Respond with exact copies of the lines running from the line that contains "content_type: application/javascript" to the end of the material.
╭──
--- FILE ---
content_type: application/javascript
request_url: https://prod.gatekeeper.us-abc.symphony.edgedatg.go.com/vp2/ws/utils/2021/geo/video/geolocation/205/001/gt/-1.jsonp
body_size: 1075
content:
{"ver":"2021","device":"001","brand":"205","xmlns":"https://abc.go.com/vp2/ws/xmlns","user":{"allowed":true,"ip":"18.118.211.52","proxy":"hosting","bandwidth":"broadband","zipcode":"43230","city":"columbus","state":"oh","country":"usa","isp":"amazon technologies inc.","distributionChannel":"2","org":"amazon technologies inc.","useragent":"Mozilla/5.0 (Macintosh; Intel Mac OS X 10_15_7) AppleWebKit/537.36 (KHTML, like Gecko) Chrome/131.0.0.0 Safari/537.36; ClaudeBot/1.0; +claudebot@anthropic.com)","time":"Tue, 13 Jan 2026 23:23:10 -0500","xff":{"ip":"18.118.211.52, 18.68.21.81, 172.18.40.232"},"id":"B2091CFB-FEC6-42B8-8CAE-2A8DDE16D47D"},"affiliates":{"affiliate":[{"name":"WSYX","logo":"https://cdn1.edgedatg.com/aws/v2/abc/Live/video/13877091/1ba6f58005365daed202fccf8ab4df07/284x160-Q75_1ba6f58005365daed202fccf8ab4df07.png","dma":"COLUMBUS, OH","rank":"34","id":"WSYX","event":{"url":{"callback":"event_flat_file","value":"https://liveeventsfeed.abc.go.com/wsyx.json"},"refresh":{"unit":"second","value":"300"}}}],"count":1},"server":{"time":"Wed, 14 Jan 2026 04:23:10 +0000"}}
╰──
## Exercise answer
content_type: application/javascript
request_url: https://prod.gatekeeper.us-abc.symphony.edgedatg.go.com/vp2/ws/utils/2021/geo/video/geolocation/205/001/gt/-1.jsonp
body_size: 1075
content:
{"ver":"2021","device":"001","brand":"205","xmlns":"https://abc.go.com/vp2/ws/xmlns","user":{"allowed":true,"ip":"18.118.211.52","proxy":"hosting","bandwidth":"broadband","zipcode":"43230","city":"columbus","state":"oh","country":"usa","isp":"amazon technologies inc.","distributionChannel":"2","org":"amazon technologies inc.","useragent":"Mozilla/5.0 (Macintosh; Intel Mac OS X 10_15_7) AppleWebKit/537.36 (KHTML, like Gecko) Chrome/131.0.0.0 Safari/537.36; ClaudeBot/1.0; +claudebot@anthropic.com)","time":"Tue, 13 Jan 2026 23:23:10 -0500","xff":{"ip":"18.118.211.52, 18.68.21.81, 172.18.40.232"},"id":"B2091CFB-FEC6-42B8-8CAE-2A8DDE16D47D"},"affiliates":{"affiliate":[{"name":"WSYX","logo":"https://cdn1.edgedatg.com/aws/v2/abc/Live/video/13877091/1ba6f58005365daed202fccf8ab4df07/284x160-Q75_1ba6f58005365daed202fccf8ab4df07.png","dma":"COLUMBUS, OH","rank":"34","id":"WSYX","event":{"url":{"callback":"event_flat_file","value":"https://liveeventsfeed.abc.go.com/wsyx.json"},"refresh":{"unit":"second","value":"300"}}}],"count":1},"server":{"time":"Wed, 14 Jan 2026 04:23:10 +0000"}}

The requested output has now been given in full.